What the task asks -
Omit the pictures and extract only the lines from the line containing "What can you" to the end of the material, each exactly as written.

──────── Stored rows

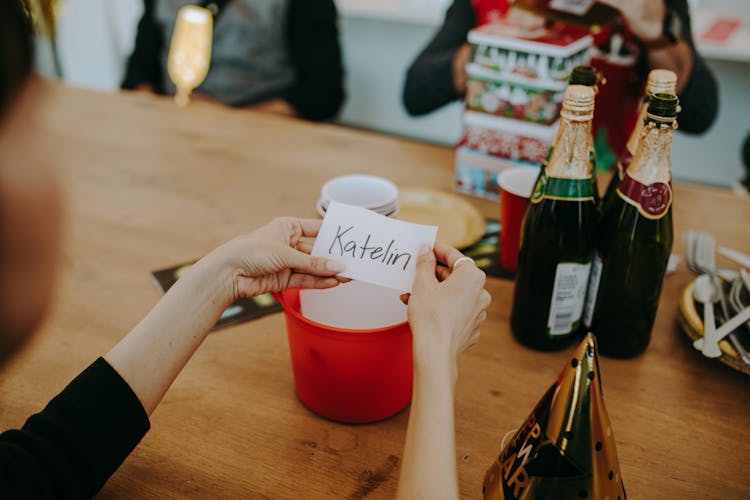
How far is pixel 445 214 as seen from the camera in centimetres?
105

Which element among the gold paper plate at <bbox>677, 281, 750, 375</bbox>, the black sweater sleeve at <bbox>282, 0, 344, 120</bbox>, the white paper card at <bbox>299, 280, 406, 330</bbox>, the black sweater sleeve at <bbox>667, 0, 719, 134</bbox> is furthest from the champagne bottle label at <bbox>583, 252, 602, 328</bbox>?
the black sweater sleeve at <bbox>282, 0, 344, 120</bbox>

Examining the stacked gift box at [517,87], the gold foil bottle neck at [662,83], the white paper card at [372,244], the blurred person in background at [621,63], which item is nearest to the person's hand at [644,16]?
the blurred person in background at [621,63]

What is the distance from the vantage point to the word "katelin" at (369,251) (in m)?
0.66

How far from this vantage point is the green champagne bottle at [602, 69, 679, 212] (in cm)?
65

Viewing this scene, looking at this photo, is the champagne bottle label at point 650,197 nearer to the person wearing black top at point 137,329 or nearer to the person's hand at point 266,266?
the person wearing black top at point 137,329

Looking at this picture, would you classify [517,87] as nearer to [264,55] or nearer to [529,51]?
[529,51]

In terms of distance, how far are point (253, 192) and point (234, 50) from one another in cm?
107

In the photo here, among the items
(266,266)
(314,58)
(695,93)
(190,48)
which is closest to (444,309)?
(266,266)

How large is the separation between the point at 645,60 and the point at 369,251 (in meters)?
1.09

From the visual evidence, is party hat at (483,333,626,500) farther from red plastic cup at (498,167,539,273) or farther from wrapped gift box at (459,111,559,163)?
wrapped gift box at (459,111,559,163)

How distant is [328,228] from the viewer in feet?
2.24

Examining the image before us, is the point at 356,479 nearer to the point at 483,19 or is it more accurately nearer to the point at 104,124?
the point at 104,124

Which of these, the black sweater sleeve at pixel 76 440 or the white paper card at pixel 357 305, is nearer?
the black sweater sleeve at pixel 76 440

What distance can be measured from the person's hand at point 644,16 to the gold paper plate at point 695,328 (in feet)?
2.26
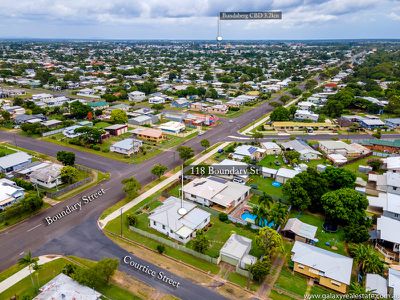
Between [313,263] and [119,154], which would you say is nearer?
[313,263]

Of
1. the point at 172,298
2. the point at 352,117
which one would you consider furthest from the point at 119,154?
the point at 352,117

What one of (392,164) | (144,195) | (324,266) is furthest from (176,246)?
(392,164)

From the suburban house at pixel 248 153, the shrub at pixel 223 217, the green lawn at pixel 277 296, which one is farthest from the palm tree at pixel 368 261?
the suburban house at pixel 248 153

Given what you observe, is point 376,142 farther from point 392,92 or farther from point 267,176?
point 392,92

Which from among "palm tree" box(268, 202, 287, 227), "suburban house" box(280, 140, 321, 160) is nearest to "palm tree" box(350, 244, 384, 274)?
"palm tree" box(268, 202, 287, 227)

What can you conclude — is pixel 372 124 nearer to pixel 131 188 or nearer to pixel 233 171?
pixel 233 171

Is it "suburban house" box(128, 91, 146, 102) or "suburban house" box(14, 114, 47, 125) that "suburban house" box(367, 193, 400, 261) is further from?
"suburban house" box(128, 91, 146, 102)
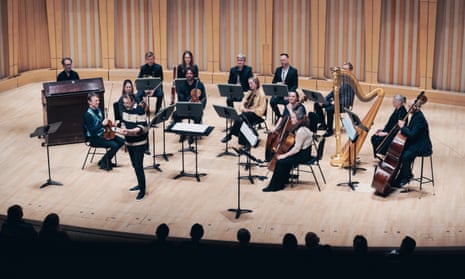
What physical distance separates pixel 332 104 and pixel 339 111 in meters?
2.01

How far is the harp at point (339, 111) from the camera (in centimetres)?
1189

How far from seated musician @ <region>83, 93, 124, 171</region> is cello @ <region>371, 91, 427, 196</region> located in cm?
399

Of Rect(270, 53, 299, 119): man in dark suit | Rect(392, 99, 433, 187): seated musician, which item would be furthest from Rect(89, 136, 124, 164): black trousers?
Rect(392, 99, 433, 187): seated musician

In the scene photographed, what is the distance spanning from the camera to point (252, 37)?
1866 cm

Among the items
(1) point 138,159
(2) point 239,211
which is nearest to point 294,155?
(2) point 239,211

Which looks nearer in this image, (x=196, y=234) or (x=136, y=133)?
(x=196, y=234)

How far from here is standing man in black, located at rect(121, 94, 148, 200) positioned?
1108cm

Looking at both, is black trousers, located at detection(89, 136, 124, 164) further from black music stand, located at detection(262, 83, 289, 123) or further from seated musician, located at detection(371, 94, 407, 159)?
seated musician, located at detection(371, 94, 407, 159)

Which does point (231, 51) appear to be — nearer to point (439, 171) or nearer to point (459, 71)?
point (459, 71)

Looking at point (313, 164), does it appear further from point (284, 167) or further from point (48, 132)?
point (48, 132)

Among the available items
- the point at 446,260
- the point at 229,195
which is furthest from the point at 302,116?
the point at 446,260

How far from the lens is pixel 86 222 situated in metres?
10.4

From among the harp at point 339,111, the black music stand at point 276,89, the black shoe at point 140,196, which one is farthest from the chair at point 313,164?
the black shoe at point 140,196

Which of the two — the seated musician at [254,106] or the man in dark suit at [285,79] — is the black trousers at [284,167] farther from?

────────────────

Expected answer -
What can you conclude — is pixel 372 124 nearer to pixel 131 188 or nearer to pixel 233 171?
pixel 233 171

Is it "suburban house" box(128, 91, 146, 102) or "suburban house" box(14, 114, 47, 125) that "suburban house" box(367, 193, 400, 261) is further from?
"suburban house" box(128, 91, 146, 102)
What physical distance separates pixel 332 104 and pixel 339 111 in meters?
2.01

How far is the harp at point (339, 111) from the camera (in centimetres)?
1189

How far from seated musician @ <region>83, 93, 124, 171</region> is cello @ <region>371, 91, 427, 196</region> located in cm?
399

Of Rect(270, 53, 299, 119): man in dark suit | Rect(392, 99, 433, 187): seated musician, which item would be furthest from Rect(89, 136, 124, 164): black trousers?
Rect(392, 99, 433, 187): seated musician

In the scene photographed, what is the distance spanning from the camera to point (252, 37)?
1866 cm

Among the items
(1) point 138,159
(2) point 239,211
which is nearest to point 294,155?
(2) point 239,211

Which looks nearer in this image, (x=196, y=234) or (x=136, y=133)?
(x=196, y=234)

How far from here is standing man in black, located at rect(121, 94, 148, 200) positioned?
1108cm

Looking at both, is black trousers, located at detection(89, 136, 124, 164) further from black music stand, located at detection(262, 83, 289, 123) or further from seated musician, located at detection(371, 94, 407, 159)?
seated musician, located at detection(371, 94, 407, 159)

Which does point (231, 51) appear to be — nearer to point (439, 171) or nearer to point (459, 71)?
point (459, 71)

Looking at point (313, 164), does it appear further from point (284, 167) or further from point (48, 132)?
point (48, 132)

Among the available items
- the point at 446,260
- the point at 229,195
which is furthest from the point at 302,116?
the point at 446,260

How far from the lens is pixel 86 222 situated in metres?
10.4

From among the harp at point 339,111, the black music stand at point 276,89, the black shoe at point 140,196, which one is farthest from the chair at point 313,164?
the black shoe at point 140,196

Which of the two — the seated musician at [254,106] or the man in dark suit at [285,79] — is the black trousers at [284,167] farther from?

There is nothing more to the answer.